The majority of British diabetics are being “let down” by their GPs because they are having to wait nearly four years for further much needed treatments.

Sufferers of type 2 diabetes have to control their blood glucose levels but when this fails they need insulin to keep levels stable.

But it is a progressive diseases and more intensive treatments are needed to keep the diabetes in check.

Yet only a third of those needing further medication were actually given it, the University of Leicester study found .

And “clinical inertia,” the failure to intensify treatment regimens when required, was to blame.

This means the average waiting time for increased treatment from the start of insulin is 3.7 years and those waiting longest were the elderly or those diagnosed for a long time.

Researchers warned delays could lead to complications as untreated diabetes can lead to blindness, kidney failure and limb amputations.

Diabetics are also five times more likely to have cardiovascular disease such as a stroke.

Type 2 diabetes is often associated with obesity and tends to be diagnosed in older people and numbers are rapidly increasing.

An estimated one in 16 people Britons or 3.9 million, has diabetes either diagnosed or undiagnosed – nine in ten with type 2.

It can be prevented from developing by making lifestyle changes such as eating a healthy, balanced diet, losing and maintaining a healthy weight, quitting smoking, cutting down on drinking and exercising.

As type 2 diabetes usually gets worse, diabetics may eventually need medication to keep blood glucose at normal levels.

Yet maintaining tight control of blood sugars in Type 2 diabetes can lead to significant reductions in related complications

Professor Kamlesh Khunti said: “Type 2 diabetes is a progressive disease characterised by a decline in ?-cell function and loss of glycaemic control, with many patients ultimately requiring intensification of their treatment regimen.

Task list:
**1.** Reproduce the diabetes article word for word from "But it is a" up to and including "study found .".
**2.** Turn the paragraph of the diabetes article that begins "Researchers warned delays" into a short list that keeps its main facts.

Given entries:
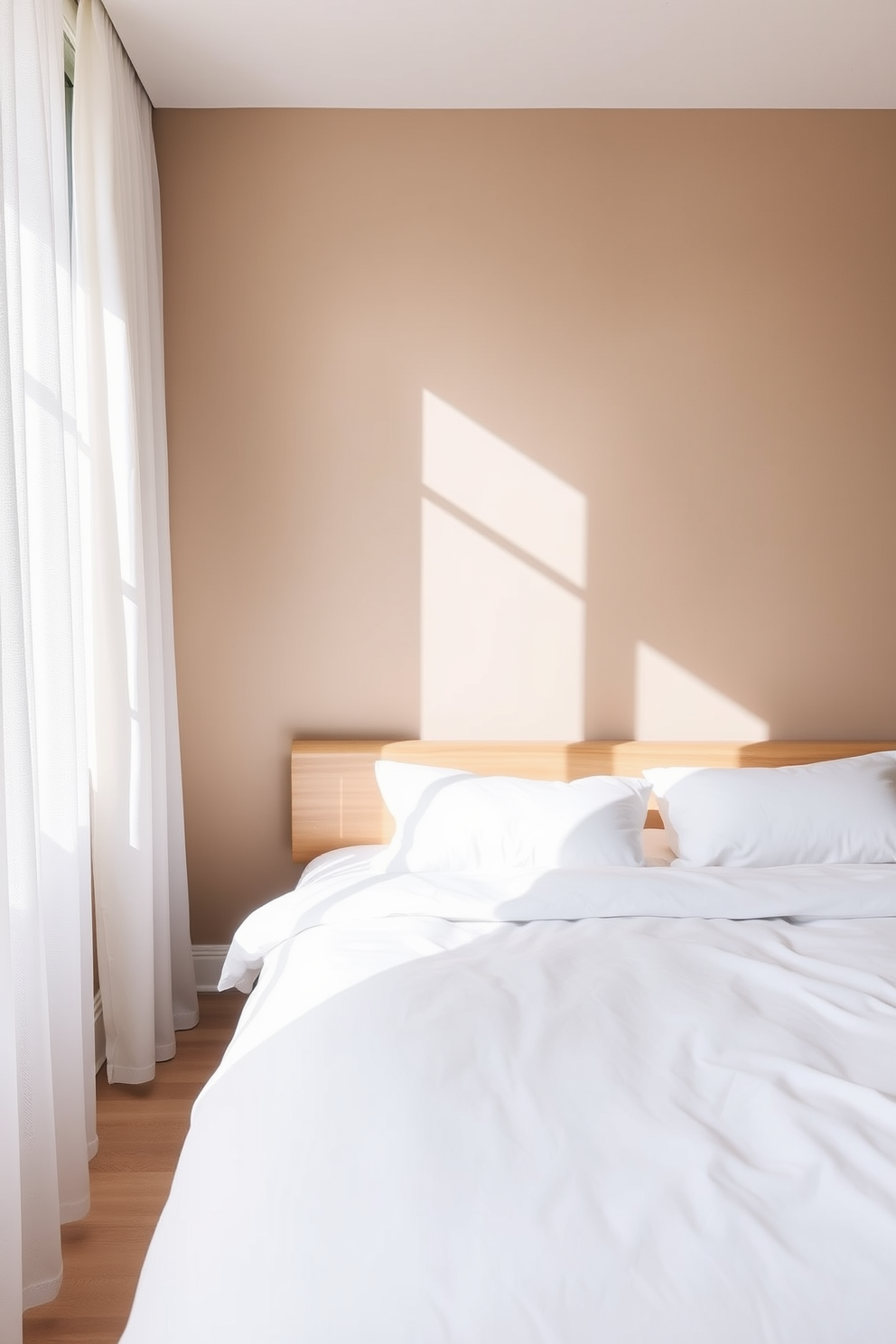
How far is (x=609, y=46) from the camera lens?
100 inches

==

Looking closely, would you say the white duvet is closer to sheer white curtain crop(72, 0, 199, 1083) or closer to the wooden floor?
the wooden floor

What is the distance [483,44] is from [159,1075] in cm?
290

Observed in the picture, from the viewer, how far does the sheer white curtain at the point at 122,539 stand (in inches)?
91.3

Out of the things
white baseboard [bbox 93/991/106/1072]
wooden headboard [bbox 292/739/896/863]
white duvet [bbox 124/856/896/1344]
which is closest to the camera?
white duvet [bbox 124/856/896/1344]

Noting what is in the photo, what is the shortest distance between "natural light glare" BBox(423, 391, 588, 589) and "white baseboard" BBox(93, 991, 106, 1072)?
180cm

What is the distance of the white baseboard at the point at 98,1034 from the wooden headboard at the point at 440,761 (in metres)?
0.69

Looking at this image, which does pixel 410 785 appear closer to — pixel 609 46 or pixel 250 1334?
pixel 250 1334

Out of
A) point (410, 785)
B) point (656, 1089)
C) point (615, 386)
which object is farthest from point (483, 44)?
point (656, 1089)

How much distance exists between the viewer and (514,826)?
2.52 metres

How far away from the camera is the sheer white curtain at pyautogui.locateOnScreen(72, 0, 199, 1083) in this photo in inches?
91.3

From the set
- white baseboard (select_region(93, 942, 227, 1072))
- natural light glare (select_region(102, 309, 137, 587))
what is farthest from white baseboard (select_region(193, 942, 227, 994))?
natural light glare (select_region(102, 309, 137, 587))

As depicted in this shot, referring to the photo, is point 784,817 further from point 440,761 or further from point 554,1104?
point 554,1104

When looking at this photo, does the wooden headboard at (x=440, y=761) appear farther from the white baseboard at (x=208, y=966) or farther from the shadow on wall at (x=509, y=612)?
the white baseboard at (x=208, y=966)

--

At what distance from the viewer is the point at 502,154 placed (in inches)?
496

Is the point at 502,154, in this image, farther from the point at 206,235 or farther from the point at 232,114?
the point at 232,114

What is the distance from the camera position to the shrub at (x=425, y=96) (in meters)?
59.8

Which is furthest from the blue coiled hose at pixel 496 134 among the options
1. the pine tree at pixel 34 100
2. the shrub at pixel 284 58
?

Results of the exercise:
**1.**
But it is a progressive diseases and more intensive treatments are needed to keep the diabetes in check.

Yet only a third of those needing further medication were actually given it, the University of Leicester study found .

**2.**
- Researchers warned that delays could lead to complications.
- Untreated diabetes can lead to blindness.
- Untreated diabetes can lead to kidney failure.
- Untreated diabetes can lead to limb amputations.